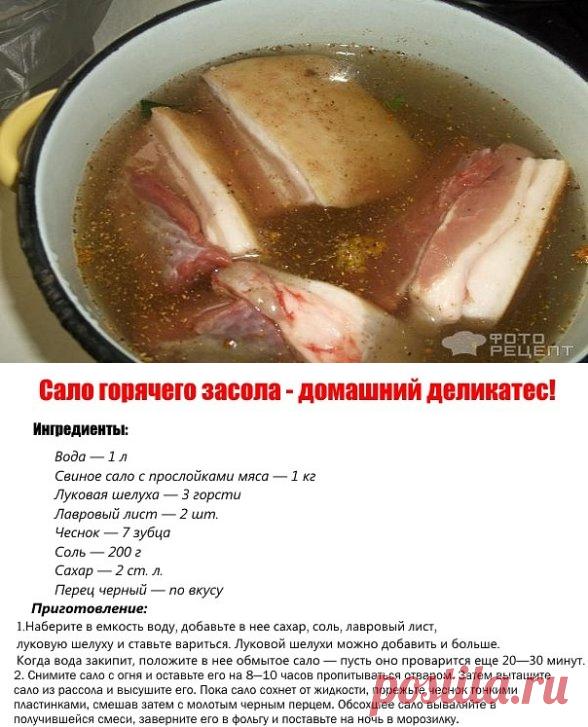 Как засолить сало в домашних условиях рецепт с пошаговым фото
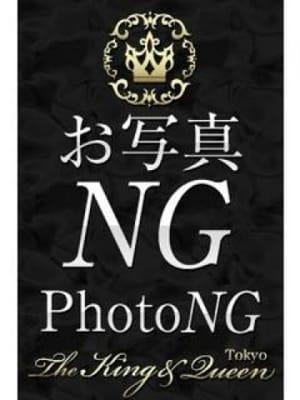 広江 アリス:東京 高級デリヘルclub The king & Queen Tokyo(六本木・赤坂高級デリヘル)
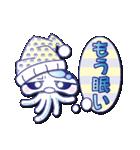 やさぐれクラゲ(にゅ~)(個別スタンプ:02)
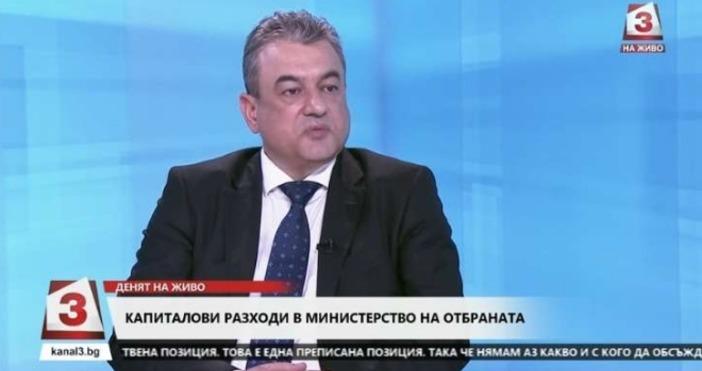 """""""Няма как да се движат едновременно трите проекта за модернизация"""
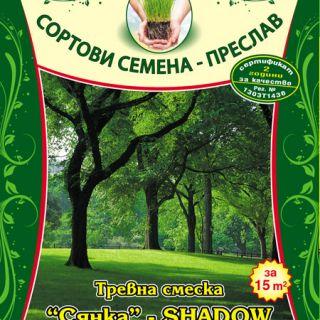 """Тревна смеска """"СЯНКА""""-300гр."""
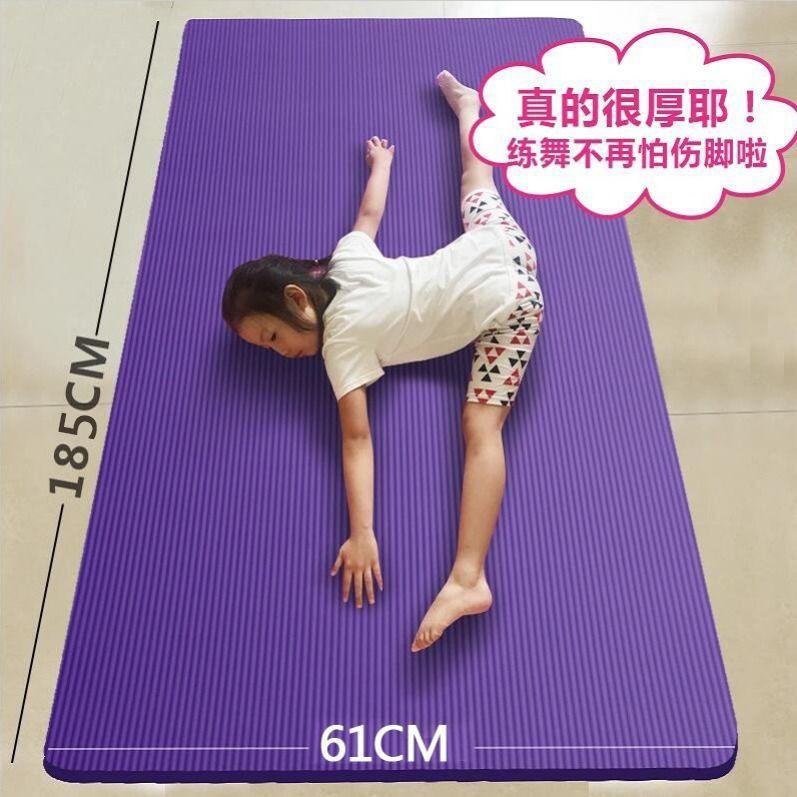 瑜伽墊 初學者防滑女加厚加寬加長墊子 地墊 家用瑜珈男士健身墊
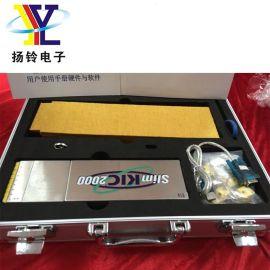 9通道多功能回流焊测温仪 KIC 2000炉温测试仪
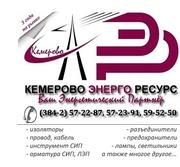 Продаем изолятор ИО-10-3, 75 I У3   по цене  120 руб. В НАЛИЧИИ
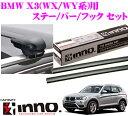 カーメイト INNO イノー BMW X3(WX/WY系)用ルーフキャリア エアロベースキャリア取付4点セット 【ステーXS400+バーXB1…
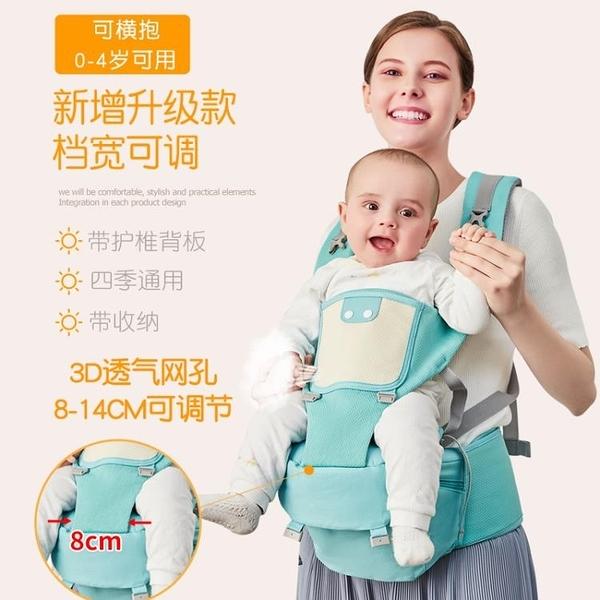 背帶 腰凳嬰兒背帶前抱式輕便前後兩用四寶寶多功能抱抱托抱娃神器夏季 果果生活館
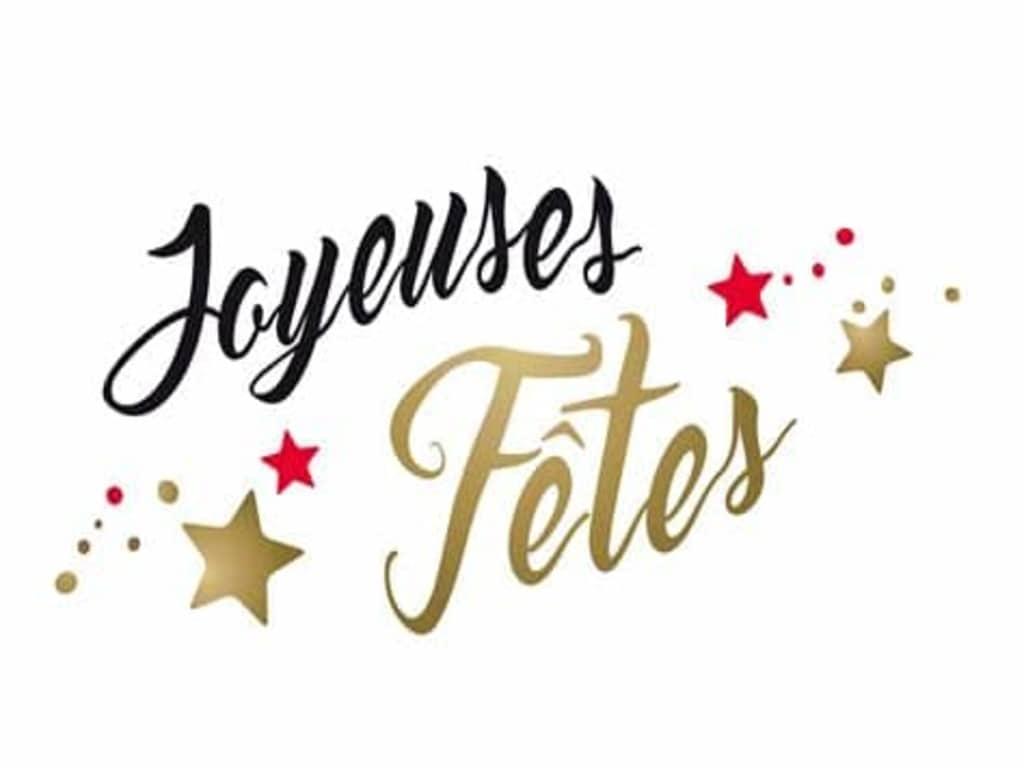 La Fondation Normandie Générations vous souhaite de très belles fêtes de fin d'année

TASK DESCRIPTION »
The pictures are to be omitted, and the rest of the listing is to be transcribed exactly.

PROBLEM SOLUTION »
 Как засолить сало в домашних условиях рецепт с пошаговым фото
 広江 アリス:東京 高級デリヘルclub The king & Queen Tokyo(六本木・赤坂高級デリヘル)
 やさぐれクラゲ(にゅ~)(個別スタンプ:02)
 """""""Няма как да се движат едновременно трите проекта за модернизация"""
 """Тревна смеска """"СЯНКА""""-300гр."""
 瑜伽墊 初學者防滑女加厚加寬加長墊子 地墊 家用瑜珈男士健身墊
 9通道多功能回流焊测温仪 KIC 2000炉温测试仪
 Продаем изолятор ИО-10-3, 75 I У3   по цене  120 руб. В НАЛИЧИИ
 カーメイト INNO イノー BMW X3(WX/WY系)用ルーフキャリア エアロベースキャリア取付4点セット 【ステーXS400+バーXB1…
 背帶 腰凳嬰兒背帶前抱式輕便前後兩用四寶寶多功能抱抱托抱娃神器夏季 果果生活館
 La Fondation Normandie Générations vous souhaite de très belles fêtes de fin d'année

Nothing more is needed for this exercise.